NEDD8 (neural precursor cell expressed developmentally downregulated gene 8)-specific protease NEDP1 processes preNEDD8 to its mature form and deconjugates NEDD8 from substrates such as p53 and cullins. Although NEDD8 and ubiquitin are highly related in sequence and structure, their attachment to a protein leads to different biological effects. It is therefore critical that NEDP1 discriminates between NEDD8 and ubiquitin, and this requires remarkable precision in molecular recognition.
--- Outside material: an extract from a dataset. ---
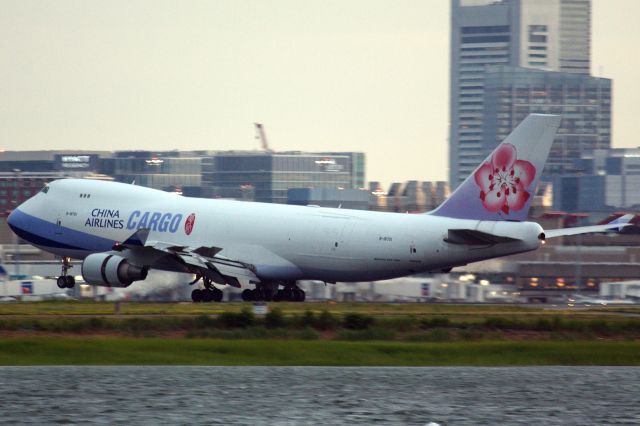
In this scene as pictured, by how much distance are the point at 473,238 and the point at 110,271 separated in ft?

To determine the basis of this specificity, we have determined the crystal structure of NEDP1 in isolation and in a transition state complex with NEDD8. This reveals that NEDP1 is a cysteine protease of the Ulp family. Binding of NEDD8 induces a dramatic conformational change in a flexible loop that swings over the C-terminus of NEDD8 locking it into an extended β-structure optimal for catalysis. Structural, mutational and biochemical studies have identified key residues involved in molecular recognition. A single-residue difference in the C-terminus of NEDD8 and ubiquitin contributes significantly to the ability of NEDP1 to discriminate between them. In vivo analysis indicates that NEDP1 mutants perturb deNEDDylation of the tumour suppressor p53.
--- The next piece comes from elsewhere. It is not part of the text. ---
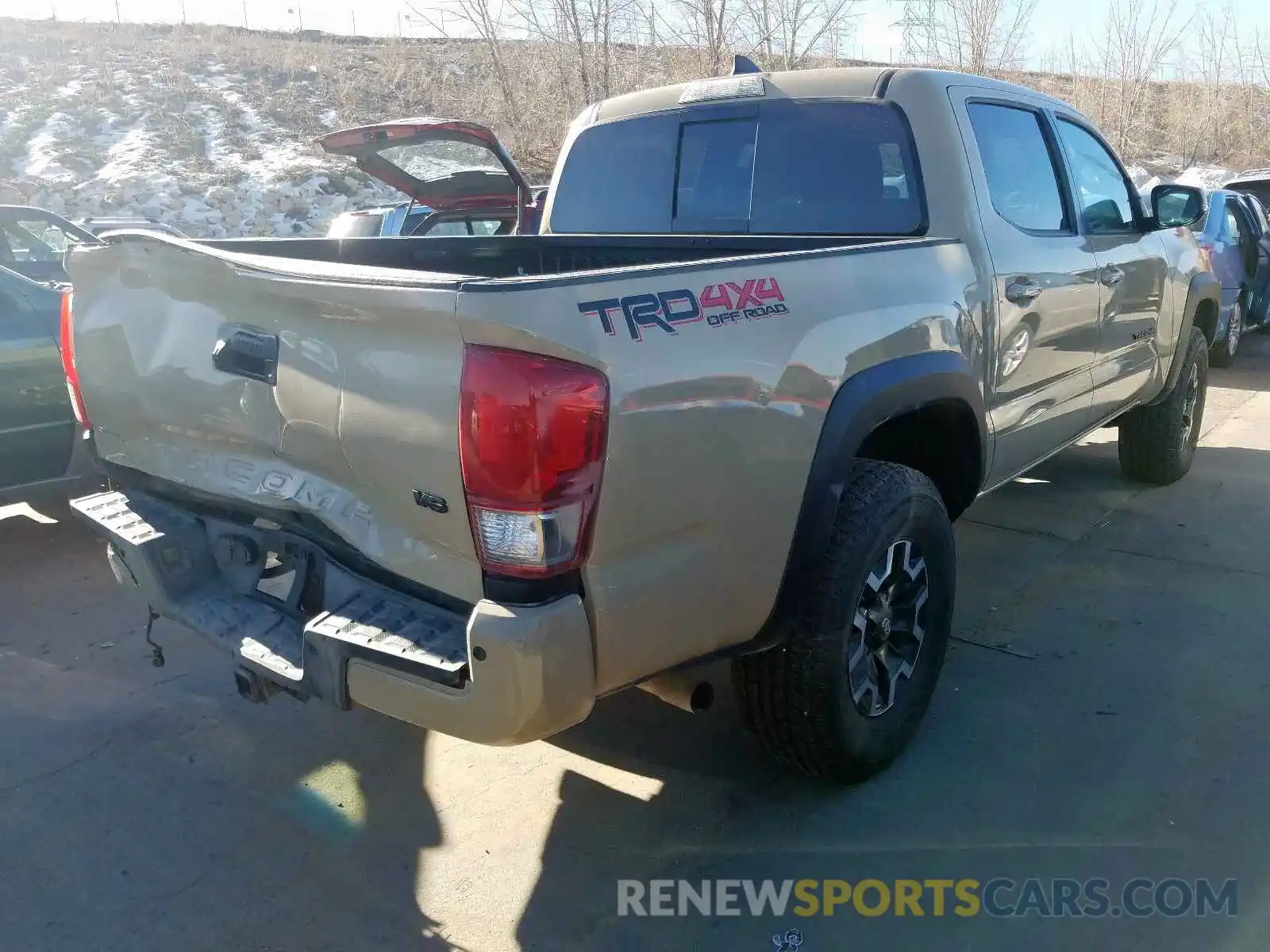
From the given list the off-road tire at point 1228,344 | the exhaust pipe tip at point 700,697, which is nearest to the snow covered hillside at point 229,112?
the off-road tire at point 1228,344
机译:NEDD8(神经前体细胞在发育中被下调的基因8表达)特异性蛋白酶NEDP1将preNEDD8加工成其成熟形式,并从p53和cullins等底物中解偶联NEDD8。尽管NEDD8和泛素在序列和结构上高度相关,但它们与蛋白质的附着会导致不同的生物学效应。因此,至关重要的是,NEDP1必须在NEDD8和泛素之间进行区分,这要求在分子识别中具有卓越的精确度。为了确定这种特异性的基础,我们确定了NEDP1的晶体结构,该晶体结构与NEDD8处于分离状态且处于过渡态。这表明NEDP1是Ulp家族的半胱氨酸蛋白酶。 NEDD8的结合在柔性环中引起剧烈的构象变化,该柔性环在NEDD8的C端上摇摆,将其锁定为最适合催化的扩展β结构。结构,突变和生化研究已确定了涉及分子识别的关键残基。 NEDD8和泛素C末端的单残基差异极大地促进了NEDP1区分它们的能力。体内分析表明,NEDP1突变体扰乱了肿瘤抑制因子p53的deNEDDylation。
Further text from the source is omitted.